*** Dataset content ***

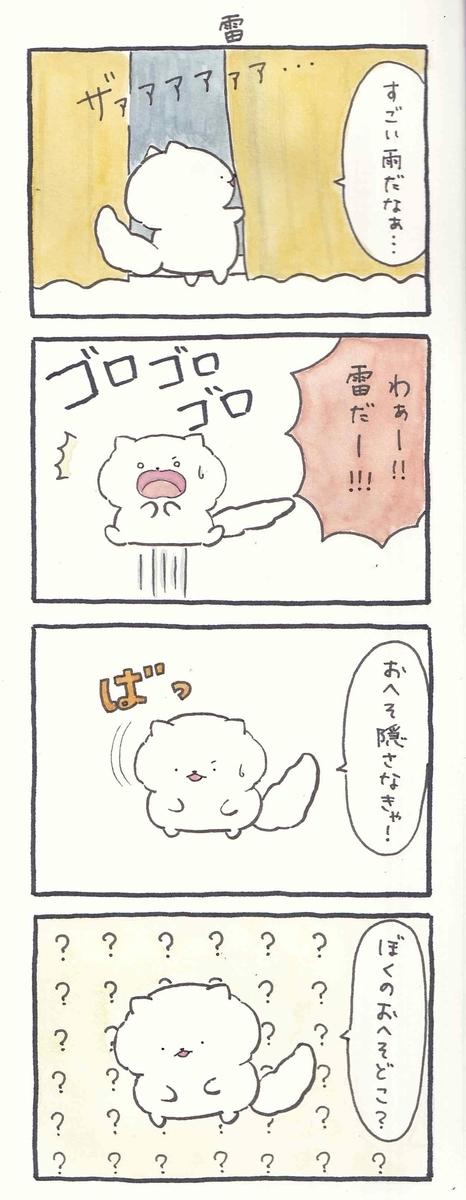 f:id:furuyan-pon:20210421224942j:plain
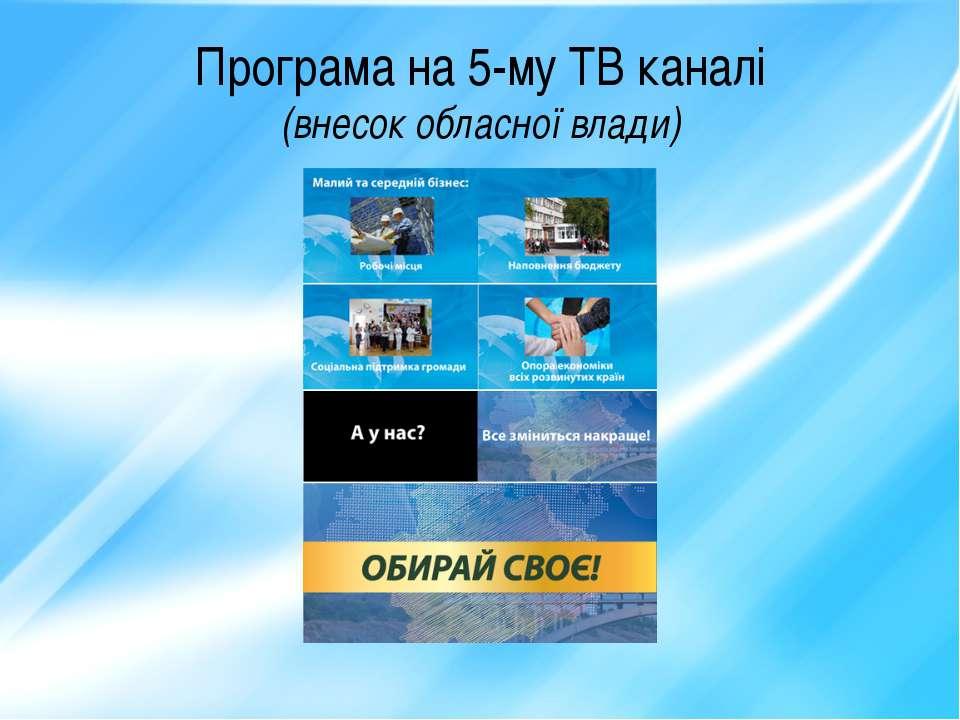Програма на 5-му ТВ каналі (внесок обласної влади)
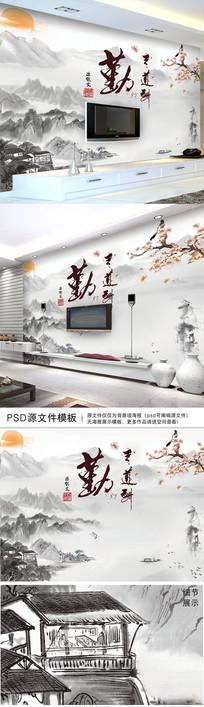 中国风中式无边框装饰背景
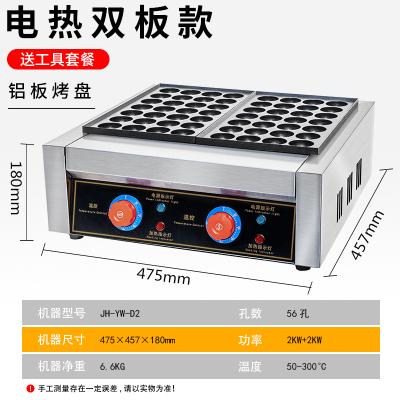 章魚小丸子機器古達商用擺攤燃氣雙板魚丸爐電熱烤蛋機蝦扯蛋章魚燒機 淺灰色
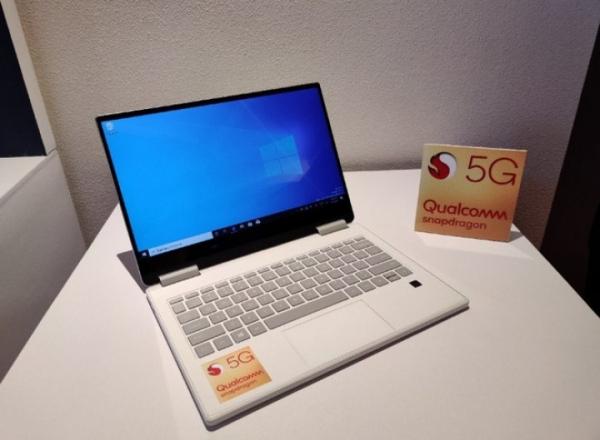 Project Limitless – первый ноутбук со встроенным 5G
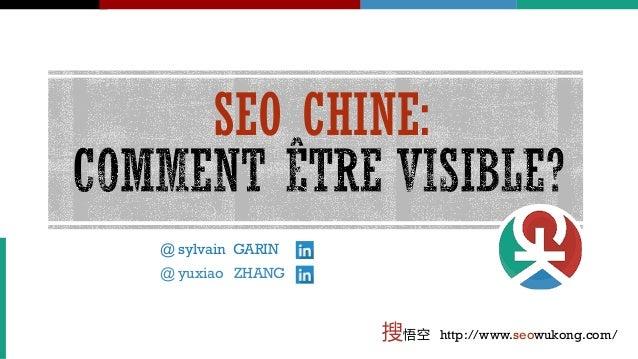 SEO CHINE: @ sylvain GARIN @ yuxiao ZHANG 搜悟空 http://www.seowukong.com/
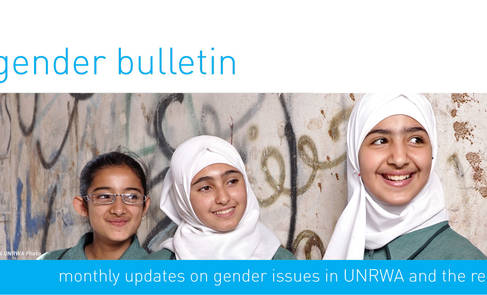 © 2014 UNRWA Photo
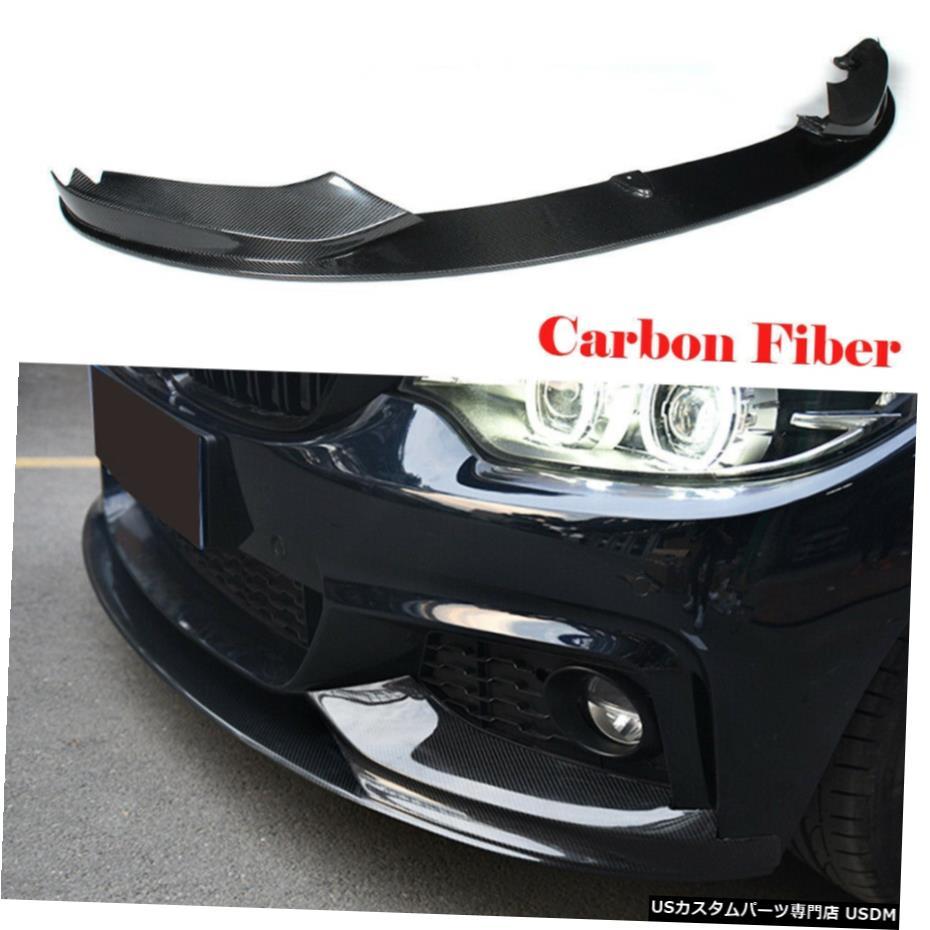 超美品の エアロパーツ BMW F32 M-Sport Fiber F33 F36 420I 435i 440i 420i M-スポーツ炭素繊維用フロントバンパーリップスポイラー Front Bumper Lip Spoiler for BMW F32 F33 F36 420i 435i 440i M-Sport Carbon Fiber, キッチン雑貨のお店 エコキッチン:85fa381b --- mail.analogbeats.com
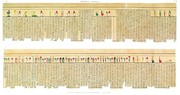 A Vol. II — Thèbes, Hypogées — Pl. 74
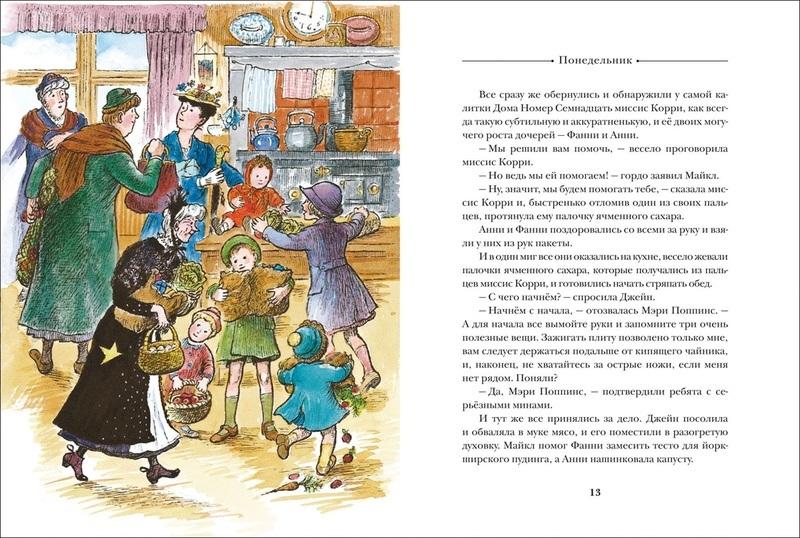 """Купить книгу """"Мэри Поппинс на кухне"""""""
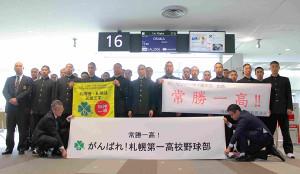 新千歳空港で出発セレモニーを受けた札幌第一ナイン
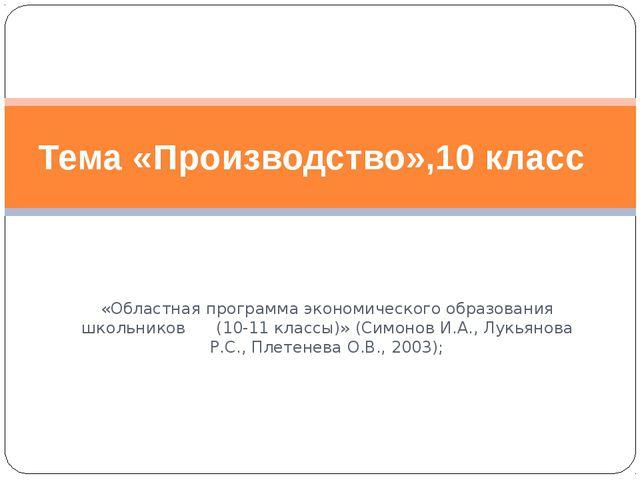 «Областная программа экономического образования школьников (10-11 классы)» (С...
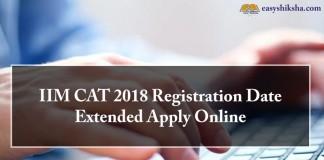 CAT 2018, exam pattern, IIM Cat
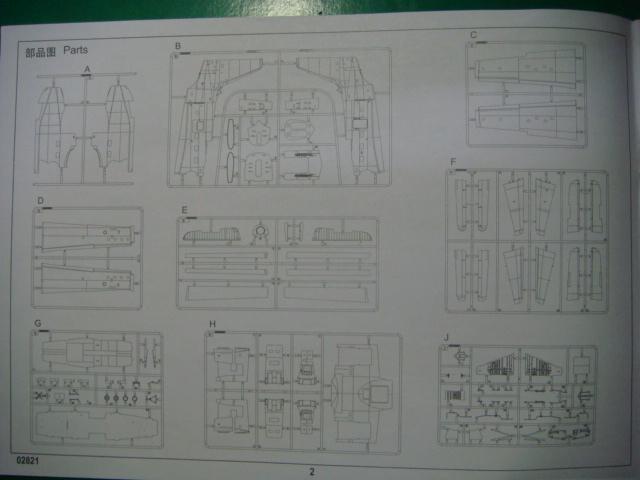 DSC08099.JPG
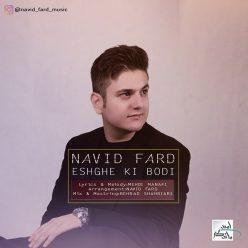 Navid Fard Eshghe Ki Bodi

*** End of Dataset content ***

Please, leaving out all pictures, transcribe exactly the lines above from the one containing "超美品の エアロパーツ BMW" through the final line, both included.

 超美品の エアロパーツ BMW F32 M-Sport Fiber F33 F36 420I 435i 440i 420i M-スポーツ炭素繊維用フロントバンパーリップスポイラー Front Bumper Lip Spoiler for BMW F32 F33 F36 420i 435i 440i M-Sport Carbon Fiber, キッチン雑貨のお店 エコキッチン:85fa381b --- mail.analogbeats.com
 A Vol. II — Thèbes, Hypogées — Pl. 74
 """Купить книгу """"Мэри Поппинс на кухне"""""""
 新千歳空港で出発セレモニーを受けた札幌第一ナイン
 «Областная программа экономического образования школьников (10-11 классы)» (С...
 CAT 2018, exam pattern, IIM Cat
 DSC08099.JPG
 Navid Fard Eshghe Ki Bodi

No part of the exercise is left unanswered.